Filed under: Emerging Technologies



Funny how what's old becomes new again, thanks to the archiving power of sites like YouTube. A seven-and-a-half minute video clip from CNN (a global or international version of the news network, by the looks of it) that was posted to YouTube in February just got picked up by MobileMag. The video is of a minicar that runs on compressed air. The technology is the work of Guy Negre, MDI president who used to work on F1 engines and his son Cyril. They have been working on the Air Car in the south of France since 1997 and have over 30 patents on the technology.

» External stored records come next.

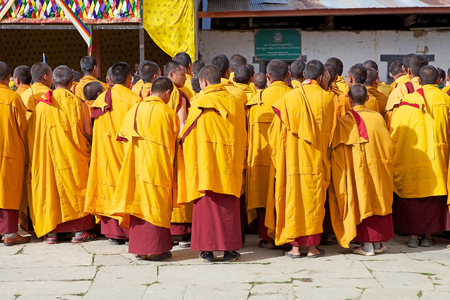 robes: Buddhist monks with traditional robes are attending at the ceremony during the Black-necked crane Festival at the Gangtey Monastery also known as Gantey Gompa, Gangten, Bhutan. Gangtey Monastery is an important monastery of Nyingmapa school of Buddhism. T Editorial
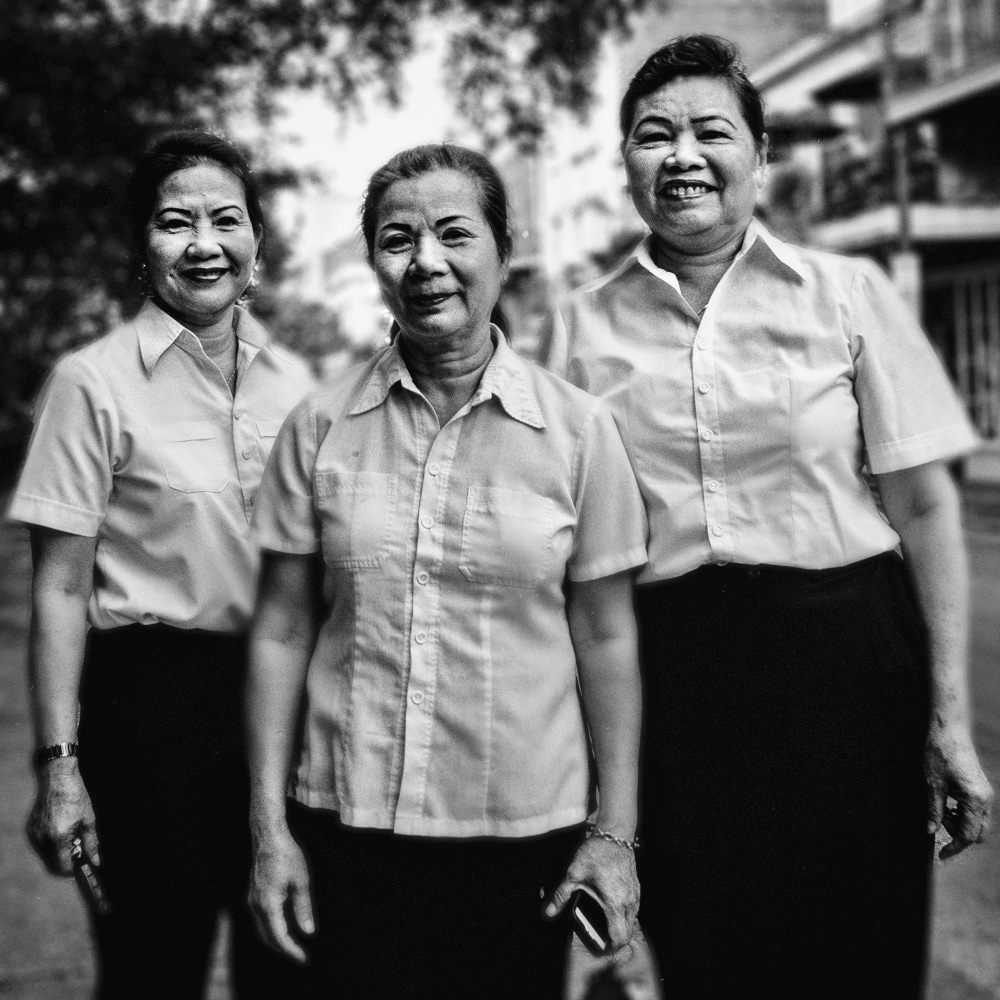 These Women  Virtually every morning I encounter these women on their way to work at Café du Monde, and I try to grab a shot of them at least annually. This picture was this morning. Always walking ( They are my friends June 2016.jpeg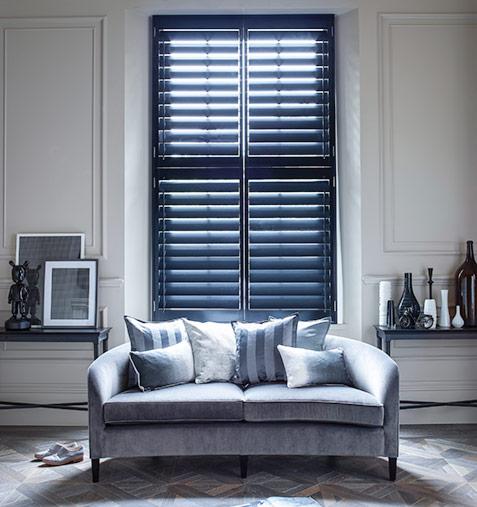 Light filtering through blue window shutters in lounge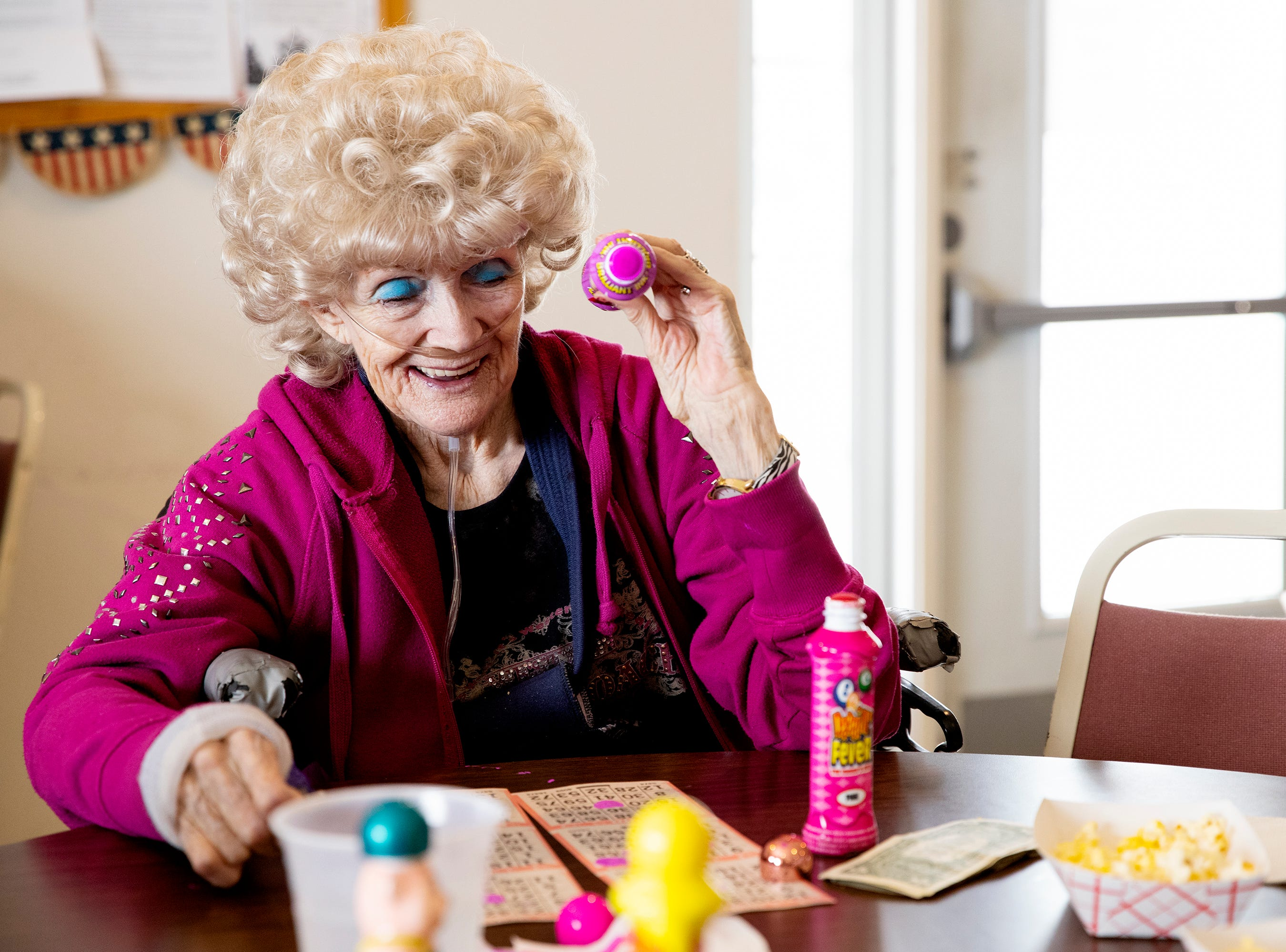Beverly Anderson laughs as she plays bingo at the George Beach Post No. 4 of the American Legion on March 10. Anderson has been a member of the Legion for at least 50 years and attends the bingo game almost every week.
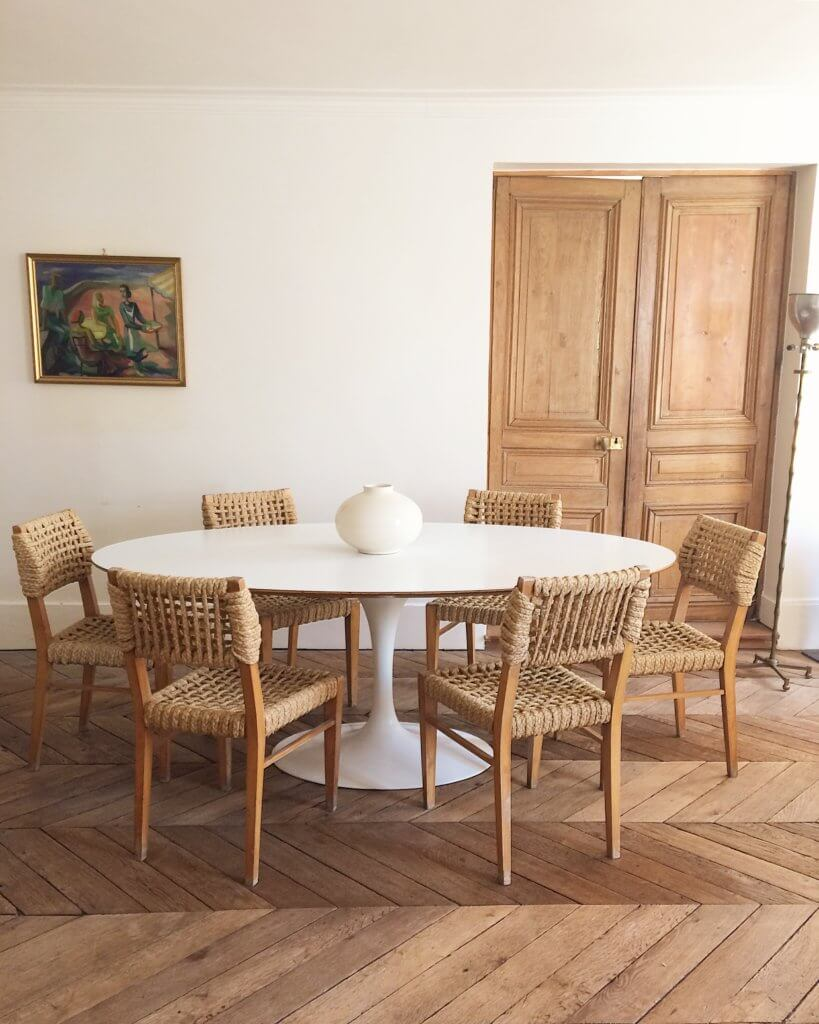 atelier-vime-saarinen-oval-dining-table-wood-floors-woven-chairs-white-walls-french-country.jpg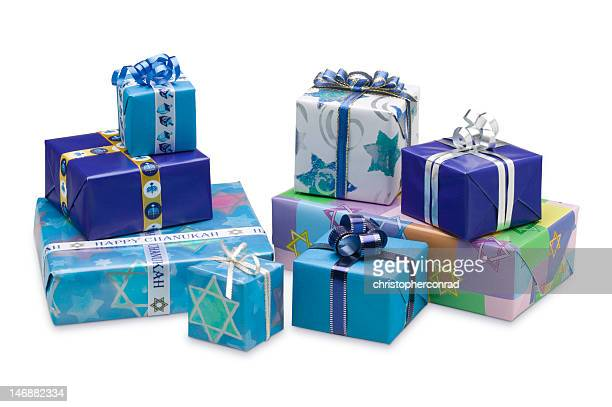 selection of blue wrapped hanukkah gifts isolated on white - hanukkah stock pictures, royalty-free photos & images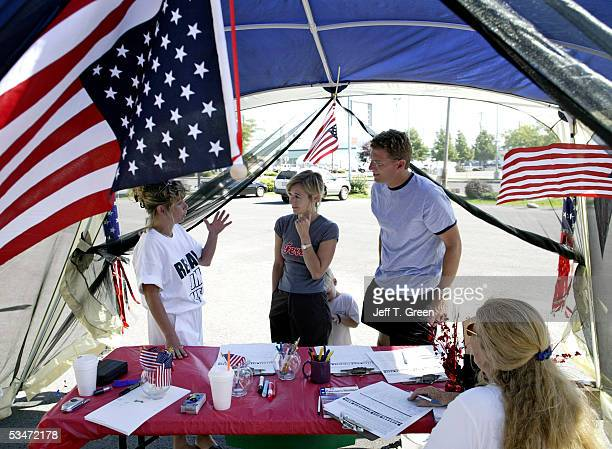 Shannon Sullivan works the booth at Camp Sullivan to explain the recall petition to voters August 27 2005 in Spokane Washington The location will be...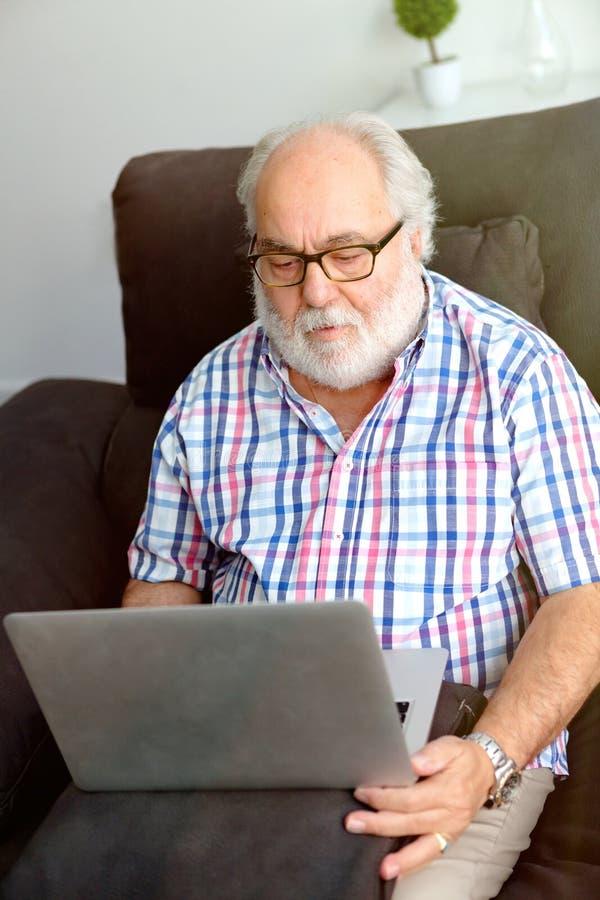 Pensionerad man med sammanträde för vitt skägg i hans hem fotografering för bildbyråer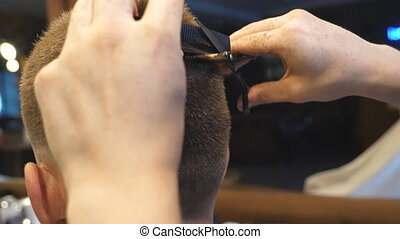 Arms of barber trimming hair of client in barbershop. Male...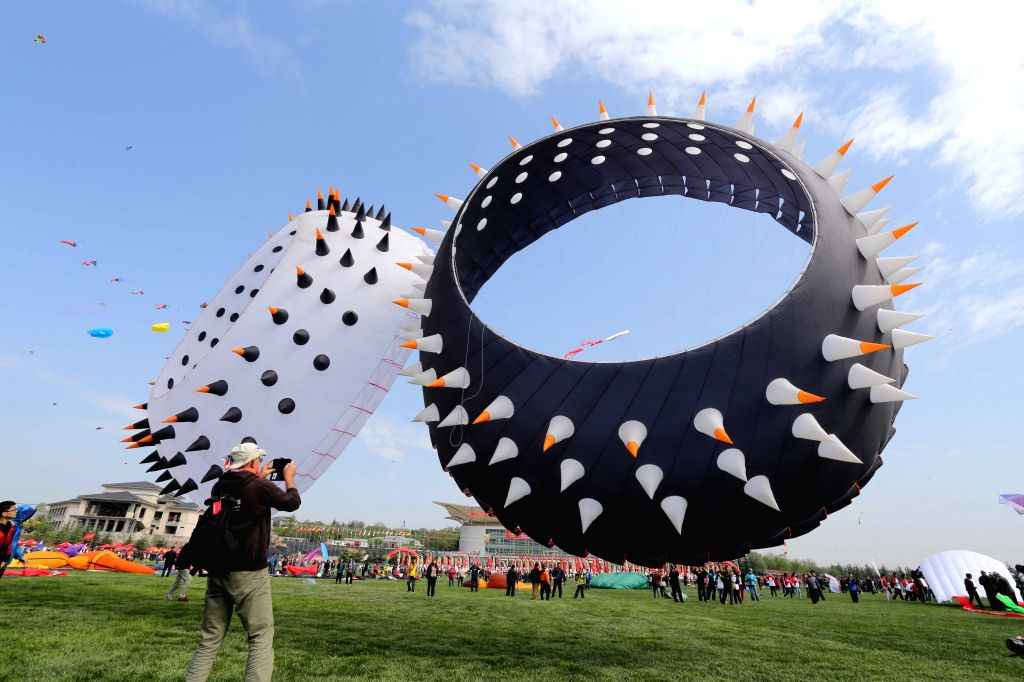Participants try to fly a kite during the 31st Weifang International Kite Festival in Weifang, east China's Shandong Province, April 19, 2014. (Xinhua/Zhang ...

Even though the YouTube video was uploaded in February 2006, the original CNN broadcast was from 2004 (The announcer says the vehicles should be on the road by the end of 2004, and the scroll across the bottom speaks of a major suicide bombing at the U.S. military's "Green Zone" in Baghdad). MobileMag is ebullient about the car, which from the video sounds great ($6,000 for a car that can go 110 kmh and doesn't pollute? Sign me up), but the reporter focuses more on calling the car "radical" than on the obvious problems with the car (the cost and energy required to compress the air at home, the range, etc.). While the news is old, it is interesting to see how YouTube can help our collective memory for what kind of car tech was hot in 2004. The Air Car's website from MDI is here.